Yup. That’s how it goes. Different people have different abilities. One is an organizational whiz and the other isn’t. And the one who isn’t has other talents and abilities — or doesn’t. It doesn’t really matter because life isn’t a competition between two sisters-in-law or between anyone else; we’re all on our own individual journeys.
We're All Flawed
“Sure, we’re all different and that’s fine and dandy. But when you’re different in a bad way like I am, it’s really hard to be self-accepting. I have learning disabilities that held me back when I was in school and they continue to affect me in adulthood.
“For example, I’m terrible with numbers, which gave me grief in math classes and now affects my banking and record keeping. I have a bad memory for dates that caused me to do poorly in history class and currently makes it hard for me to remember my family’s birthdays and anniversaries. I have always had trouble with face recognition and this continues to put me in embarrassing situations all the time (like failing to recognize one of my cousins last week). I could go on, but you get the idea. I sometimes feel broken, like there’s just something so wrong with me and everyone else functions so normally.”
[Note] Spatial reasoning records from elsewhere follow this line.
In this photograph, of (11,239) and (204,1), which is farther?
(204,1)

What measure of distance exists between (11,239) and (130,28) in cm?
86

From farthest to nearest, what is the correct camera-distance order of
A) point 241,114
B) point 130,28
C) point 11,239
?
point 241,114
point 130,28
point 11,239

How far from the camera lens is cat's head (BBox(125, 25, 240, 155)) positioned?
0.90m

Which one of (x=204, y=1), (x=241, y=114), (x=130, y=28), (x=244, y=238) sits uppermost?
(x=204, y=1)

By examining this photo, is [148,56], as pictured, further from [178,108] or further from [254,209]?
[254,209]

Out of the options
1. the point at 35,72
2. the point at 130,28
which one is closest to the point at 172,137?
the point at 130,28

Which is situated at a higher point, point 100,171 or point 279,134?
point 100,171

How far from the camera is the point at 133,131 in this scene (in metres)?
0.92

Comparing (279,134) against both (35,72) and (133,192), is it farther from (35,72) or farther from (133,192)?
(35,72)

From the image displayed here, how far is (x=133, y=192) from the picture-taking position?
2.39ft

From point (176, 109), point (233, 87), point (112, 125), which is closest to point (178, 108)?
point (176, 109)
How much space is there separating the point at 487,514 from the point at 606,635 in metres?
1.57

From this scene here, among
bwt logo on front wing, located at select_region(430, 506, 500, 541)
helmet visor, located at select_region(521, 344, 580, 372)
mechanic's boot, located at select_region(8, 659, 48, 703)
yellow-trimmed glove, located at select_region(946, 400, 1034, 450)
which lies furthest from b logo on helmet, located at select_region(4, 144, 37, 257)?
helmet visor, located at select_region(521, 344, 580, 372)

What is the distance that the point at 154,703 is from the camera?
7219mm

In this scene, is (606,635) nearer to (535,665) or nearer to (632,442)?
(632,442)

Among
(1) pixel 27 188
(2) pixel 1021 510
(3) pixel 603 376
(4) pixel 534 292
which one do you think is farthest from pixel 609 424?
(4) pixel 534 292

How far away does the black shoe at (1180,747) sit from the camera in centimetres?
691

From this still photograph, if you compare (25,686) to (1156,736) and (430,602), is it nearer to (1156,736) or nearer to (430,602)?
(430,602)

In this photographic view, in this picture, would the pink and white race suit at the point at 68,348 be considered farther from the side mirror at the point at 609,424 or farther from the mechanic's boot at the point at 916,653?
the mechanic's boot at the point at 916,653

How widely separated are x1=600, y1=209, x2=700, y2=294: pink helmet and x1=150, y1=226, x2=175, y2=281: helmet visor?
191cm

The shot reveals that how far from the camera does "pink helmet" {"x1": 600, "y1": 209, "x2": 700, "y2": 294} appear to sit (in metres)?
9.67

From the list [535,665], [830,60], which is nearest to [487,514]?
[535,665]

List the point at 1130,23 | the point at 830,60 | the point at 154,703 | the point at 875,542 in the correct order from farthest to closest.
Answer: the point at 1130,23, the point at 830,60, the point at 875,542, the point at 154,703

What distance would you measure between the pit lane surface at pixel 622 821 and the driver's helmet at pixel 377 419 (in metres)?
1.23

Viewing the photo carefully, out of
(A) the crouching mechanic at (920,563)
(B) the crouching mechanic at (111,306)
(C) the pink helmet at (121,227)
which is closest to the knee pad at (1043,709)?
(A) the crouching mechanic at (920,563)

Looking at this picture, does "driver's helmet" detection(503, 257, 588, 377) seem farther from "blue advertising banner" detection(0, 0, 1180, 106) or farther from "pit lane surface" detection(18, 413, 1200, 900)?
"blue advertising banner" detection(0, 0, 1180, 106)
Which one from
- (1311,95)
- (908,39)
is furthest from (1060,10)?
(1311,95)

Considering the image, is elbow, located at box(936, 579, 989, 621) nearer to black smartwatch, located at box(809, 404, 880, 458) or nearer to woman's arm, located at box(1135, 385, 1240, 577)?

Yes, you’re a bit broken. Just as Hashem designed you. And me. And everyone else. Some have that little OCD wire installed in their brains and they battle their thoughts and behaviors all the time. Some are plagued with anxiety and, although you don’t see it, suffer over every little decision they have to make and every action they have to take. Some have trouble controlling their tempers, others fight cravings and addictions you know nothing about, and so on and on and on. Just because someone doesn’t have your type of brokenness, doesn’t mean that they’re perfectly fine. No one is perfectly fine and if someone thinks she is, then she suffers from one of the biggest flaws of all: arrogance!
Feeling Insecure
“My husband is on the short and fat side. I love him — he has a great personality. But my younger sisters both married really handsome men. When we’re all together, I feel like some sort of loser. I feel terrible for feeling that way and guilty for having unkind thoughts toward my husband, but it’s the truth: He literally doesn’t measure up.”
Our spouses and kids are extensions of us. When we’re in the competitive space, we can feel like we've failed because of their imperfections in addition to our own. This puts so much pressure on us. How can we ensure that all ten of us will be better than all seven of you? Or five of you? Or eight? What if my kids are terribly behaved but yours are little robotic angels?
Insecurity is the inability to accept ourselves. Security is the ability to do so. Acceptance, however, can’t occur if you think you have to be perfect. Acceptance means that you can see what’s wrong with you, work on strengthening yourself, but find yourself loveable even with your obvious deficits. It means knowing that you have to lose weight and being fine with that, and all your other imperfections. It means knowing that your child isn’t the smartest in his class and being fine with that, and all his other flaws and failings, and the flaws and failings of your other kids and those of your spouse.
Self-acceptance, a form of unconditional love, produces an unshakeable security that helps us enjoy ourselves, our loved ones, and our life.